Personalize the workday: Millennials expect their workday to inherently relate to their career development. The value of a company to a potential employee increases when they know training and coaching tasks serve their career growth daily. Instead of scheduling training upfront, there are solutions enabling employees to receive ongoing training. For instance, when experiencing downtime, intraday automation technology prompts agents to start an instructional video. Or if the contact center has too many agents on staff and a low volume of demand, automated tools send a prompt to those agents eligible to leave early. In contrast, agents looking to work over time can receive alerts when additional hours are available. Overall, staff receives regular training, and they get more freedom and flexibility with their schedules.

Balance technology and connectivity: The emergence of social and mobile channels enables an unprecedented level of connectivity, and delivering this level of connectivity during this digital era demands that global contact centers stay responsive, not reactive.  Consider each country, language and culture by preparing an approach that addresses multi-channel and social media customer service levels in various segments.

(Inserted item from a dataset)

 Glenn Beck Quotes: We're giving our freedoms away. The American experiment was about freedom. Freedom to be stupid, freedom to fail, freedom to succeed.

Keep agents well prepared and knowledgeable about the differences and similarities they may encounter, and equip them with technology that is useful to them to do their jobs without such tool overloading that their learning curve of  systems overshadows the content they are required to deliver. Look for ways to automate tasks and activities that streamline the way they interact with those systems. Remember that even in the digital age, human interaction, at the customer and employee level is your trump card. Automating otherwise manual processes and activities for your managers and supervisors gives them more time for strategic tasks and face time with agents.

Maintain agility:  The 24/7 global clock requires switching gears at a moment’s notice. If a US-based contact center services customers of a cruise line in Europe, success depends on extended hours and multiple contact centers enabled to address numerous regions. Technology that automates the process bolsters the workforce’s ability to interact with the customer and provide a more consistent customer experience

Fortunately for contact center leaders, new technology solutions enable contact centers to unify siloed tools and operations. And from a tactical standpoint, they can use data to trigger real-time workforce adjustments throughout the day. These automated actions are far more effective and responsive to business conditions than traditional, manual efforts. Plus, solutions like intraday automation cut costs and downtime by creating a responsive workforce and reducing financial strains, such as needless overtime or training.

”Traditional” contact centers were incapable of responding to the mountains of data coming at them. Now, the technology-armed global approach can cut costs and improve the profitability of the entire contact center. After all, a one percent jump in productivity across an entire global workforce is far more valuable to CIOs and operational leaders than improvements in one region. This productivity can be achieved by following workforce trends and delivering technology that standardizes a global workforce to handle customers anywhere at anytime.